Но, естественно, после режиссеров такого экстра-класса, какими были Эйзенштейн и Мейерхольд, я оказался человеком избалованным, и мне трудно было угодить. Илья Трауберг очень много говорил, и этот словесный каскад, долженствовавший заменить собой режиссерские познания, меня сильно смутил. Об этом я и поведал Эйзенштейну. И вот получаю неожиданное назидание Траубергу! У меня и духу не хватило передать его по адресу… И вряд ли оно помогло бы делу.

{78} Так и осталось это письмо Эйзенштейна лежать у меля в архиве — как печальное напоминание о неудавшемся фильме. Мои опасения оказались не напрасными.

Второе письмо

«Дорогой Маккушка!

Я полагаю, нет особой нужды доказывать тебе, что ты — несносное существо. Но наказание за молчание ты же и понес. У меня сейчас цорес’у свыше головы, а в такие периоды я очень писуч, и за последние две‑три недели ты мог иметь образцовые пастырские послания и наставления. Не писал же я умышленно: я пола-пал себя заслуживающим ответа после писем, писанных тебе! Цоресы наши еще не совсем на исходе, и ты застаешь как рае кончик писательского периода. Итак, по пунктам.

Основное, конечно, о твоей работе.

Отзыв твой об Илюше[15] меня несколько удивил. Правда, я не видел почти ничего — два ролика “Экспресса”[16] (нерезанного в Ленинграде), но мне показалось, что хотя бы в отношении кадров он работает прилично. Потом очень его все хвалили, кто видел “Экспресс”. Тебе виднее, и я ему влагаю письмо, которое поможет тебе, надеюсь, в том, что тебе следует делать. А следует вот что: ты был живым свидетелем, как и по “Мексиканцу” шли по “Царю Голоду” я “гнул” режиссеров куда надо было. Ты сейчас куда опытнее, чем я был в то время. Опять же и с престижем. Если же Илюшу правильно взять, то, конечно, можно будет править его как надо. Он немного болезненно самолюбив. Я крепко повыбил из него этот пережиток “ведущего” журналиста. Каков он сейчас, не знаю. Но, если ты будешь, не задевая его, влиять на него “моим образом”, то есть моими манерами говорить, интонациями и пр. (а войти тебе в “мой образ” — пустяки!), ты сможешь его прибрать в формы послушания и покорности — эксплуатируя его условные рефлексы на мою “авторитетность”. Не смейся, а прими дело очень всерьез и “только не стесняйся”. Или ты дурак и работа со стариком[17] и мною тебе ничего не дала (кроме поверхностного критиканства), или, чему я хочу верить, ты должен быть сейчас насобачен, как мало кто. Ведь ты испил и скверной режиссуры, что еще полезнее для самостановления, когда есть уже закладка. (Пожалуй, дело с Валькой[18] и Тихоновичем[19] дало мне больше, чем зима со стариком[20]!). Опять же хамства у тебя совсем достаточно {79} на любое дело — от прохождения в театры без билета до ржанья человеку прямо в морду, даже если морда “музейной значимости”!
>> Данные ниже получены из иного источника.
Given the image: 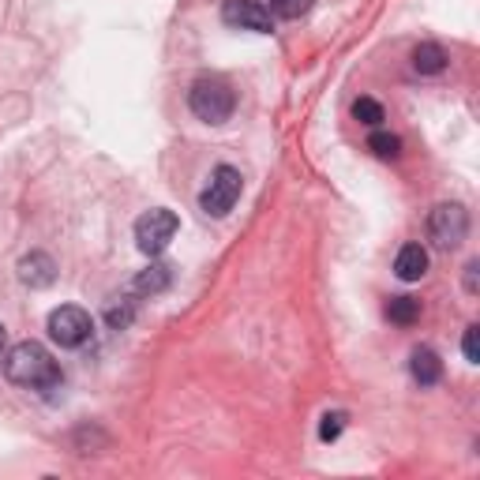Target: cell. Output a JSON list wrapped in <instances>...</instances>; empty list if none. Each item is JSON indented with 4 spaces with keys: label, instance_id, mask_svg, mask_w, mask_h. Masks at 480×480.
Masks as SVG:
<instances>
[{
    "label": "cell",
    "instance_id": "obj_7",
    "mask_svg": "<svg viewBox=\"0 0 480 480\" xmlns=\"http://www.w3.org/2000/svg\"><path fill=\"white\" fill-rule=\"evenodd\" d=\"M221 19L230 26H240V30H255V35H271V8H263L260 0H226L221 5Z\"/></svg>",
    "mask_w": 480,
    "mask_h": 480
},
{
    "label": "cell",
    "instance_id": "obj_17",
    "mask_svg": "<svg viewBox=\"0 0 480 480\" xmlns=\"http://www.w3.org/2000/svg\"><path fill=\"white\" fill-rule=\"evenodd\" d=\"M353 117H357L361 124H368V128H379V120H383V106H379L375 98H357V102H353Z\"/></svg>",
    "mask_w": 480,
    "mask_h": 480
},
{
    "label": "cell",
    "instance_id": "obj_12",
    "mask_svg": "<svg viewBox=\"0 0 480 480\" xmlns=\"http://www.w3.org/2000/svg\"><path fill=\"white\" fill-rule=\"evenodd\" d=\"M413 68H417L421 76H439V72L446 68V53H443V46H435V42L417 46V49H413Z\"/></svg>",
    "mask_w": 480,
    "mask_h": 480
},
{
    "label": "cell",
    "instance_id": "obj_19",
    "mask_svg": "<svg viewBox=\"0 0 480 480\" xmlns=\"http://www.w3.org/2000/svg\"><path fill=\"white\" fill-rule=\"evenodd\" d=\"M462 349H465V361H469V364H476V361H480V327H469V331H465Z\"/></svg>",
    "mask_w": 480,
    "mask_h": 480
},
{
    "label": "cell",
    "instance_id": "obj_20",
    "mask_svg": "<svg viewBox=\"0 0 480 480\" xmlns=\"http://www.w3.org/2000/svg\"><path fill=\"white\" fill-rule=\"evenodd\" d=\"M465 290H469V293H476V263H469V267H465Z\"/></svg>",
    "mask_w": 480,
    "mask_h": 480
},
{
    "label": "cell",
    "instance_id": "obj_4",
    "mask_svg": "<svg viewBox=\"0 0 480 480\" xmlns=\"http://www.w3.org/2000/svg\"><path fill=\"white\" fill-rule=\"evenodd\" d=\"M240 188H244V177L240 169L233 166H218L210 184L203 188V196H199V207L210 214V218H226L233 210V203L240 199Z\"/></svg>",
    "mask_w": 480,
    "mask_h": 480
},
{
    "label": "cell",
    "instance_id": "obj_16",
    "mask_svg": "<svg viewBox=\"0 0 480 480\" xmlns=\"http://www.w3.org/2000/svg\"><path fill=\"white\" fill-rule=\"evenodd\" d=\"M315 0H271V12L281 15V19H301L311 12Z\"/></svg>",
    "mask_w": 480,
    "mask_h": 480
},
{
    "label": "cell",
    "instance_id": "obj_18",
    "mask_svg": "<svg viewBox=\"0 0 480 480\" xmlns=\"http://www.w3.org/2000/svg\"><path fill=\"white\" fill-rule=\"evenodd\" d=\"M342 428H345V413H327L323 424H319V439H323V443H334V439L342 435Z\"/></svg>",
    "mask_w": 480,
    "mask_h": 480
},
{
    "label": "cell",
    "instance_id": "obj_9",
    "mask_svg": "<svg viewBox=\"0 0 480 480\" xmlns=\"http://www.w3.org/2000/svg\"><path fill=\"white\" fill-rule=\"evenodd\" d=\"M394 274L402 281H421L428 274V251L421 244H405L398 251V260H394Z\"/></svg>",
    "mask_w": 480,
    "mask_h": 480
},
{
    "label": "cell",
    "instance_id": "obj_14",
    "mask_svg": "<svg viewBox=\"0 0 480 480\" xmlns=\"http://www.w3.org/2000/svg\"><path fill=\"white\" fill-rule=\"evenodd\" d=\"M387 315H391V323L409 327V323H417V319H421V301H413V297H391Z\"/></svg>",
    "mask_w": 480,
    "mask_h": 480
},
{
    "label": "cell",
    "instance_id": "obj_2",
    "mask_svg": "<svg viewBox=\"0 0 480 480\" xmlns=\"http://www.w3.org/2000/svg\"><path fill=\"white\" fill-rule=\"evenodd\" d=\"M188 106H191V113H196L199 120H207V124H226L233 117V90H230L226 79L203 76V79L191 83Z\"/></svg>",
    "mask_w": 480,
    "mask_h": 480
},
{
    "label": "cell",
    "instance_id": "obj_10",
    "mask_svg": "<svg viewBox=\"0 0 480 480\" xmlns=\"http://www.w3.org/2000/svg\"><path fill=\"white\" fill-rule=\"evenodd\" d=\"M169 281H173L169 263H150V267L139 271V278L132 281V293H139V297H158V293L169 290Z\"/></svg>",
    "mask_w": 480,
    "mask_h": 480
},
{
    "label": "cell",
    "instance_id": "obj_5",
    "mask_svg": "<svg viewBox=\"0 0 480 480\" xmlns=\"http://www.w3.org/2000/svg\"><path fill=\"white\" fill-rule=\"evenodd\" d=\"M469 233V214L462 203H439L428 218V237L439 251H454Z\"/></svg>",
    "mask_w": 480,
    "mask_h": 480
},
{
    "label": "cell",
    "instance_id": "obj_21",
    "mask_svg": "<svg viewBox=\"0 0 480 480\" xmlns=\"http://www.w3.org/2000/svg\"><path fill=\"white\" fill-rule=\"evenodd\" d=\"M5 342H8V331H5V323H0V349H5Z\"/></svg>",
    "mask_w": 480,
    "mask_h": 480
},
{
    "label": "cell",
    "instance_id": "obj_15",
    "mask_svg": "<svg viewBox=\"0 0 480 480\" xmlns=\"http://www.w3.org/2000/svg\"><path fill=\"white\" fill-rule=\"evenodd\" d=\"M368 150H372L375 158H398V154H402V139H398L394 132H372Z\"/></svg>",
    "mask_w": 480,
    "mask_h": 480
},
{
    "label": "cell",
    "instance_id": "obj_1",
    "mask_svg": "<svg viewBox=\"0 0 480 480\" xmlns=\"http://www.w3.org/2000/svg\"><path fill=\"white\" fill-rule=\"evenodd\" d=\"M5 375L15 383V387L26 391H53L60 387V368L49 357V349L38 342H19L8 349L5 357Z\"/></svg>",
    "mask_w": 480,
    "mask_h": 480
},
{
    "label": "cell",
    "instance_id": "obj_11",
    "mask_svg": "<svg viewBox=\"0 0 480 480\" xmlns=\"http://www.w3.org/2000/svg\"><path fill=\"white\" fill-rule=\"evenodd\" d=\"M409 372H413V379H417L421 387H435L439 375H443V361L435 357V349H413Z\"/></svg>",
    "mask_w": 480,
    "mask_h": 480
},
{
    "label": "cell",
    "instance_id": "obj_8",
    "mask_svg": "<svg viewBox=\"0 0 480 480\" xmlns=\"http://www.w3.org/2000/svg\"><path fill=\"white\" fill-rule=\"evenodd\" d=\"M19 281L30 285V290H49V285L56 281V263L53 255L46 251H30L19 260Z\"/></svg>",
    "mask_w": 480,
    "mask_h": 480
},
{
    "label": "cell",
    "instance_id": "obj_6",
    "mask_svg": "<svg viewBox=\"0 0 480 480\" xmlns=\"http://www.w3.org/2000/svg\"><path fill=\"white\" fill-rule=\"evenodd\" d=\"M94 334V319L90 311L76 308V304H64L56 311H49V338L64 349H79L83 342H90Z\"/></svg>",
    "mask_w": 480,
    "mask_h": 480
},
{
    "label": "cell",
    "instance_id": "obj_3",
    "mask_svg": "<svg viewBox=\"0 0 480 480\" xmlns=\"http://www.w3.org/2000/svg\"><path fill=\"white\" fill-rule=\"evenodd\" d=\"M177 230H180L177 214L166 207H154L136 221V244L143 255H162L169 248V240L177 237Z\"/></svg>",
    "mask_w": 480,
    "mask_h": 480
},
{
    "label": "cell",
    "instance_id": "obj_13",
    "mask_svg": "<svg viewBox=\"0 0 480 480\" xmlns=\"http://www.w3.org/2000/svg\"><path fill=\"white\" fill-rule=\"evenodd\" d=\"M132 319H136V301L132 297H113L106 304V323L113 331H128V327H132Z\"/></svg>",
    "mask_w": 480,
    "mask_h": 480
}]
</instances>
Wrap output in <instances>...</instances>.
Поэтому, конечно, тебе надо негласно забирать Илюшу и его картину в (руки. Через это надо всегда пройти. Хоть он и без бороды клинышком, но вести за нее тебе его надо будет. Если нельзя в лоб и у Илюши есть какая-либо патологическая фиксация на какое-либо дерьмо (актер, ситуация, кусок сценария) и невозможно его разубедить — работай на иронии. По складу своему тебе очень легко выработать в себе “страшного, скрытого за очками”. Небегающий иронический взгляд — жуткое орудие и, по-моему, на Илюшу, у которого утробной уверенности в себе, надеюсь, еще нет (тогда бы он был “в невестах уж печальная вдовица” — то есть конченным), и это на него должно работать не плохо. Вообще же эта “маска” — одна из наименее хлопотливых и очень хорошо работающая. Только, пожалуйста, выйди “из себя”, из жирной апатии рыхло колеблющихся телес — людей понимающих так мало! Надо. Я по-серьезному страшно рвусь скорее назад, но столько всяких трудностей, что дело еще тянется. За товар думаю, что хорошо. Фото — кадрически очень здорово. Что будет в целом — увидим. Задумано и зачато — здорово. Хватило бы кишок сделать.

Все, что ты пишешь за старика[21], меня нисколько не удивляет. Тебя бы тоже не должно было бы. О “театре актера”, как противоположности моей установки, я вам вещал еще в Пролеткульте. Мейерхольд никогда не делал “цельного” спектакля, вспомни совершенно зрительски невыносимого “Рогоносца”, а всегда серию трюково-игровых кусков. И об иллюзиях я вам толковал, что ему достаточно самому сыграть за актера и совсем не важно, сделает ли исполнитель именно так, как надо. Меня это увлекало, ибо это — единственный метод овладеть методом актерской работы не эмпирически “на себе”, как у старика[22], а систематически и сведенно в методологию выразительности, как старался и стараюсь я. (Характерно, что с момента познания этих принципов — мне “играться” надоело, и я перешел на внеактерское кино.) (В моменты “слабости” есть регрессивная тенденция на актера, театр и прочее и у меня еще сейчас!)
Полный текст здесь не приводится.